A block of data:
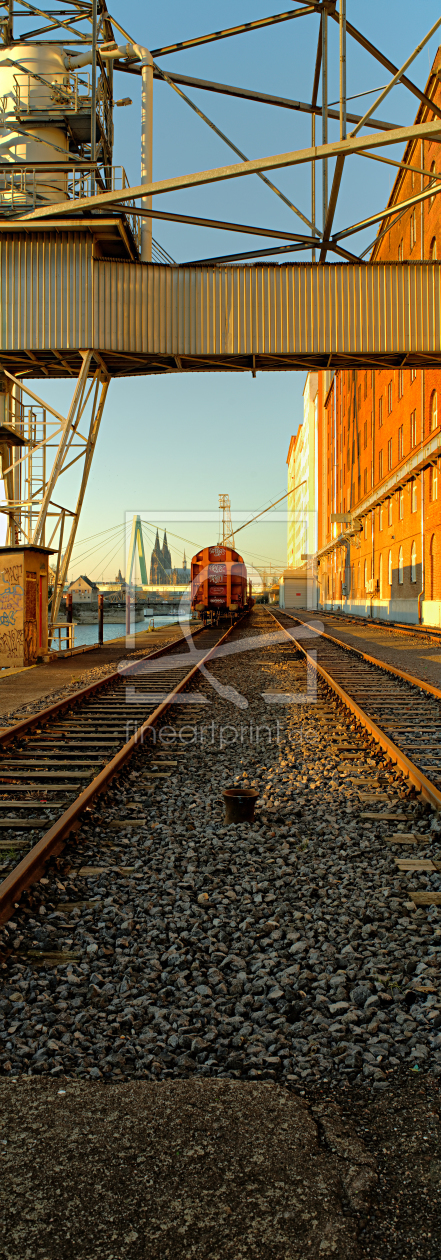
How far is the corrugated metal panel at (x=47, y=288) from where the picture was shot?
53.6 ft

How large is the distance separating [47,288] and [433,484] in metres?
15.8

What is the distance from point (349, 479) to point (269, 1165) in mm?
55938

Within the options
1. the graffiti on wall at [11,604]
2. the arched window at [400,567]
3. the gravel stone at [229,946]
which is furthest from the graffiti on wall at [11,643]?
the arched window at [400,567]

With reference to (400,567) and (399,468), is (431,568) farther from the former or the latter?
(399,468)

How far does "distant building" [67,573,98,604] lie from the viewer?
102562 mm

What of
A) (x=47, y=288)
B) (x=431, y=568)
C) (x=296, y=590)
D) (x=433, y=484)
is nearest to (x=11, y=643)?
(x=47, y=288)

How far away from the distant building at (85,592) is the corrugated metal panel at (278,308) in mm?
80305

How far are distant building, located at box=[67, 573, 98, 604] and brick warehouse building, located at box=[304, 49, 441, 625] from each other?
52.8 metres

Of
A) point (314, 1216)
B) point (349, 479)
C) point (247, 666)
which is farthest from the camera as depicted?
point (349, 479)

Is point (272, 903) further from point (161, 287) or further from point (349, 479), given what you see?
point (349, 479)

--

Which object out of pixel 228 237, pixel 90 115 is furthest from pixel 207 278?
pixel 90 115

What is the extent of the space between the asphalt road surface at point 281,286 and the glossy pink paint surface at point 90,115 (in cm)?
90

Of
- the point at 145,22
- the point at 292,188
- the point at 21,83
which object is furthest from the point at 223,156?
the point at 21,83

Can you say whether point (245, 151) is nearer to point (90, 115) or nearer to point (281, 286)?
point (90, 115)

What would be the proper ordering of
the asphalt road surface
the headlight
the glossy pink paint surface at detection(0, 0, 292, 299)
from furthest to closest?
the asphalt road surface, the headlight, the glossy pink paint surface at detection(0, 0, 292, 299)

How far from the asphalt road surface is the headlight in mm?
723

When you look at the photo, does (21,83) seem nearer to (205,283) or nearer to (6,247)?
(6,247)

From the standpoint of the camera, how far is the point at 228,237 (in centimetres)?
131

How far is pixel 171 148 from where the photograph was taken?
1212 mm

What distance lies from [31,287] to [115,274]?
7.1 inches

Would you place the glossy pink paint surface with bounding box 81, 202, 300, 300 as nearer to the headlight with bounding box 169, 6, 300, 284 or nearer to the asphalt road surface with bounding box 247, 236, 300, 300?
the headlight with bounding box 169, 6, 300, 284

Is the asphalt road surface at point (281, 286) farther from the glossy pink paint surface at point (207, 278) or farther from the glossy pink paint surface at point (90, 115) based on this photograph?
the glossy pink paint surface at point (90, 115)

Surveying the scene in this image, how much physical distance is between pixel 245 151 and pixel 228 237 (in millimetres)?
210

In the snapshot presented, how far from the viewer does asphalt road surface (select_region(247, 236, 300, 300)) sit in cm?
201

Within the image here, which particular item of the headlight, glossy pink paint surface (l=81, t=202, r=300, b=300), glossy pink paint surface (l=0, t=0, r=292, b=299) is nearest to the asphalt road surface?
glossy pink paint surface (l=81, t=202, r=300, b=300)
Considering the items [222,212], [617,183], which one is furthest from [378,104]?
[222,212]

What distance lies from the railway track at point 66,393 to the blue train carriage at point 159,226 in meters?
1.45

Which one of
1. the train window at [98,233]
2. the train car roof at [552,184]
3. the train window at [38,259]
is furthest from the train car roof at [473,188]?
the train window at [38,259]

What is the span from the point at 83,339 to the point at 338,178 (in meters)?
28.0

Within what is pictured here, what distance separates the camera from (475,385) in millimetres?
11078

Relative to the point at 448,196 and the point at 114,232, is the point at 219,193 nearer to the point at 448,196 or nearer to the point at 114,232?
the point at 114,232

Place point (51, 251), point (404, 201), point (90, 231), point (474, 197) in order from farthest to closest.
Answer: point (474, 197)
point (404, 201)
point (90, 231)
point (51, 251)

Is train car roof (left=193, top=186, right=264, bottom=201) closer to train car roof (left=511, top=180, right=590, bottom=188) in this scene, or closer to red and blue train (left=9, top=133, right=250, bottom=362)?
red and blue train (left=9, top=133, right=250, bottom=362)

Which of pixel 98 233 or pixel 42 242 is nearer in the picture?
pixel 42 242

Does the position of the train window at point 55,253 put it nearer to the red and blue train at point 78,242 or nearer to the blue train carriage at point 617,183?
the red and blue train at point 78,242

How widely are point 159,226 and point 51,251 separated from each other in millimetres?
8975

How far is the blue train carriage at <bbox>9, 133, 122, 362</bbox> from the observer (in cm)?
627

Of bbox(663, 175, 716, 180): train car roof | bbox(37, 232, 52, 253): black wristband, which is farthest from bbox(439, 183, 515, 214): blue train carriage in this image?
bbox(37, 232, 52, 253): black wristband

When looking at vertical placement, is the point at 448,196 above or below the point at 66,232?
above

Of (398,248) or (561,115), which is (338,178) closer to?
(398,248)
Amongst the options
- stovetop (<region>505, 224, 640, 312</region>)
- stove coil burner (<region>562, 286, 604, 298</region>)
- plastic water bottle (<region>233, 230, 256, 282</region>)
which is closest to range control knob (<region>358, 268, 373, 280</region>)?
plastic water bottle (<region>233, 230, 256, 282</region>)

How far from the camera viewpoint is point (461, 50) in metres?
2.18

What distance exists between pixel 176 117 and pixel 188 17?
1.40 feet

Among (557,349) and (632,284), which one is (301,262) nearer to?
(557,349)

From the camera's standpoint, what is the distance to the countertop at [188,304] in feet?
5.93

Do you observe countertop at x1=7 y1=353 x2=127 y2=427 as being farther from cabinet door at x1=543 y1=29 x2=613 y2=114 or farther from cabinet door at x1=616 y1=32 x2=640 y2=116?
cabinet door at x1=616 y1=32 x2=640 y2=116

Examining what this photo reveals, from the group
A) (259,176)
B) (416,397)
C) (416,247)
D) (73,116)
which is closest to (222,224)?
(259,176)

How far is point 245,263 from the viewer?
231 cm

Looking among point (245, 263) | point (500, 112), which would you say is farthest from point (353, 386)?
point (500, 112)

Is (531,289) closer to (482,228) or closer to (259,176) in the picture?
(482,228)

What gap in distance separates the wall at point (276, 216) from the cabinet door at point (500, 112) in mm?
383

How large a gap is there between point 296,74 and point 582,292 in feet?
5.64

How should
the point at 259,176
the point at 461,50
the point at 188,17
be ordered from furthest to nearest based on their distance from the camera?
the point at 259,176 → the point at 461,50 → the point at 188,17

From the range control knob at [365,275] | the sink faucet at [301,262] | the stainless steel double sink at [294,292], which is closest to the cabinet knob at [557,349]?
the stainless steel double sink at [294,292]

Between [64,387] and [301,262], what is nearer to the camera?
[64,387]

= SET EXERCISE =
Count the rows above that contain the word "scene" and reply with the number alone.

= SOLUTION FOR THIS TASK =
2